(WHAT YOU ARE ASKED TO DO) Repeat exactly each line of the material, starting from the line that contains "The researchers measured whether macroalgae" and finishing with the final line.
::::::
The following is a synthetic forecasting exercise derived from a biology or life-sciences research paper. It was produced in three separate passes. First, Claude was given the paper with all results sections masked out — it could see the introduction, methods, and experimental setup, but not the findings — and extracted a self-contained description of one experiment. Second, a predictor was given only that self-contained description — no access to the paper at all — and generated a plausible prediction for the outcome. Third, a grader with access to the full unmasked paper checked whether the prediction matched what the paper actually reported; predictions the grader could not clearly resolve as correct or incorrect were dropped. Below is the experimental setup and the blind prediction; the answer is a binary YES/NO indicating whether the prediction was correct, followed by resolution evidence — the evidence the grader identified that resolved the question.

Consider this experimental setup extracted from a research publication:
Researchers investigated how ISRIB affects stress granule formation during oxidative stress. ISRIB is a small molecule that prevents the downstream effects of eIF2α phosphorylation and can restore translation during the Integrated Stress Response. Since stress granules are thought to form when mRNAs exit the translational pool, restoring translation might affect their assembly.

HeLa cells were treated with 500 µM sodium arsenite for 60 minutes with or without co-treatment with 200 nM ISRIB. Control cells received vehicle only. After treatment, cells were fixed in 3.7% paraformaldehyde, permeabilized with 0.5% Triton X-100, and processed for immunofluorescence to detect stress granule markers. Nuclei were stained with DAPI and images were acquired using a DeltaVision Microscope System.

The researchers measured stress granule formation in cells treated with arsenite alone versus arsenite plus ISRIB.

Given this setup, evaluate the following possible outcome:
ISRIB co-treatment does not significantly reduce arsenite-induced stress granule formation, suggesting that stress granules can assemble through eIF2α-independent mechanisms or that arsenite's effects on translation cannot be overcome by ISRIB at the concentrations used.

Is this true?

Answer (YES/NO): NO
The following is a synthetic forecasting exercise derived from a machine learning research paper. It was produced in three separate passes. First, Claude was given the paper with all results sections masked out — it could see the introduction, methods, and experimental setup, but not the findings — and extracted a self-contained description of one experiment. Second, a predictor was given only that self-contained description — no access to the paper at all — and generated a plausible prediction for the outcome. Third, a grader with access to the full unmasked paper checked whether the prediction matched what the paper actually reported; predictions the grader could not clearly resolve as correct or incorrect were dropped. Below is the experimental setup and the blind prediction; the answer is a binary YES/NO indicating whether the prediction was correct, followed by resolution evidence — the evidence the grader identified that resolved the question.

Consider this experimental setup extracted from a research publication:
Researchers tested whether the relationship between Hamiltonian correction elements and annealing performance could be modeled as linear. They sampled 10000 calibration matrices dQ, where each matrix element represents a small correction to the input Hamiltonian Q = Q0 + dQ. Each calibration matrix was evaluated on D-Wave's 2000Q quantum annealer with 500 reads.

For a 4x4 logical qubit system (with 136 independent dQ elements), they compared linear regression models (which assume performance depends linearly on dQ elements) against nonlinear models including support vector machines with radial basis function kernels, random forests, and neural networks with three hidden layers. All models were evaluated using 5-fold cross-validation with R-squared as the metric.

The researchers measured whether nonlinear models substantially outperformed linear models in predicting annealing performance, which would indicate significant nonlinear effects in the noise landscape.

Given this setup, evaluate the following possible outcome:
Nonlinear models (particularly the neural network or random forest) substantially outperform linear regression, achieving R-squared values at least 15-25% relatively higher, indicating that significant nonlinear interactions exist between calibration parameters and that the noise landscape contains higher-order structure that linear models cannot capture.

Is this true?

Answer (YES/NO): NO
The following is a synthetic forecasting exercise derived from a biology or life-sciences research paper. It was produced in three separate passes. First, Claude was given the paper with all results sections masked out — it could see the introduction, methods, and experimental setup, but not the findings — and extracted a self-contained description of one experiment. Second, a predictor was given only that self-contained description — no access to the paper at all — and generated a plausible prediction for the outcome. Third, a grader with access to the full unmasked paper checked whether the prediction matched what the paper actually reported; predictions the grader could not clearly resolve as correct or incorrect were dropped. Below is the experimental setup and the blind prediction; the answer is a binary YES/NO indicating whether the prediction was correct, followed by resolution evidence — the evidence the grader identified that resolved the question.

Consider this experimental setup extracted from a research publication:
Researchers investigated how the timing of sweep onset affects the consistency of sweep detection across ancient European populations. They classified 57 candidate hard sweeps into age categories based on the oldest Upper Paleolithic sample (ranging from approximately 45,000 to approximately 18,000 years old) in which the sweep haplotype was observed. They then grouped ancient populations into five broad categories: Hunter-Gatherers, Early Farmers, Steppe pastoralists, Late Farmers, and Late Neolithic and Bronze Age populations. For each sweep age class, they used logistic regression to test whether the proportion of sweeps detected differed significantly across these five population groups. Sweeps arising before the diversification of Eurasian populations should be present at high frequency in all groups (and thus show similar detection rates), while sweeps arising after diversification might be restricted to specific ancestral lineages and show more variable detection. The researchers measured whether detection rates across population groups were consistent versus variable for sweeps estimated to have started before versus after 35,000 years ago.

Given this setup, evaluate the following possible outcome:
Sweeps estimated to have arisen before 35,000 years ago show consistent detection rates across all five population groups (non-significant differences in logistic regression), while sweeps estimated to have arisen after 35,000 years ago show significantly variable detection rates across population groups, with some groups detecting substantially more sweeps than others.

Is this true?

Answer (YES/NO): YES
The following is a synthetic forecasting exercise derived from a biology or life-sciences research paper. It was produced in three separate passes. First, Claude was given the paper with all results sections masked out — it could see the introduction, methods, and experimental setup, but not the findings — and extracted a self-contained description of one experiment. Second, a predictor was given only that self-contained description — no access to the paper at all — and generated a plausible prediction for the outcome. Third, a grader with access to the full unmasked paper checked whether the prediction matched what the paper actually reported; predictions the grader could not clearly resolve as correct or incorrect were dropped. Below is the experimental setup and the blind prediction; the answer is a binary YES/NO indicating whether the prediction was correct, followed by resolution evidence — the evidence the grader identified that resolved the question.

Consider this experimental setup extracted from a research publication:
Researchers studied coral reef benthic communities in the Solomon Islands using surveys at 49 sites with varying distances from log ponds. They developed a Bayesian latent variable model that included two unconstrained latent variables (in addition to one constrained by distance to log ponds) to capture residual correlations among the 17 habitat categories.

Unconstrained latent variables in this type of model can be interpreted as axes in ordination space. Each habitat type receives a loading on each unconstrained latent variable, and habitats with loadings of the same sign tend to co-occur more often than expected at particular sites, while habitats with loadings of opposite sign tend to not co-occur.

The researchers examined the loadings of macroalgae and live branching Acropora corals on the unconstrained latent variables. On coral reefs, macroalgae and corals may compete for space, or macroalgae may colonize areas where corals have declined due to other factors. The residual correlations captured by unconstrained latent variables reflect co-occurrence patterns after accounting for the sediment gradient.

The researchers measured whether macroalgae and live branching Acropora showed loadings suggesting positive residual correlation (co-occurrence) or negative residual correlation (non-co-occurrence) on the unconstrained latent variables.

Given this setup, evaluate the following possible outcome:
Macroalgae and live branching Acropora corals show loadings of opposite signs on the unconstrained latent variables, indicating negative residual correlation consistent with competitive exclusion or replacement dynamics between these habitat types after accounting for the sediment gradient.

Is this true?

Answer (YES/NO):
::::::
(ANSWER TO THE EXERCISE)
The researchers measured whether macroalgae and live branching Acropora showed loadings suggesting positive residual correlation (co-occurrence) or negative residual correlation (non-co-occurrence) on the unconstrained latent variables.

Given this setup, evaluate the following possible outcome:
Macroalgae and live branching Acropora corals show loadings of opposite signs on the unconstrained latent variables, indicating negative residual correlation consistent with competitive exclusion or replacement dynamics between these habitat types after accounting for the sediment gradient.

Is this true?

Answer (YES/NO):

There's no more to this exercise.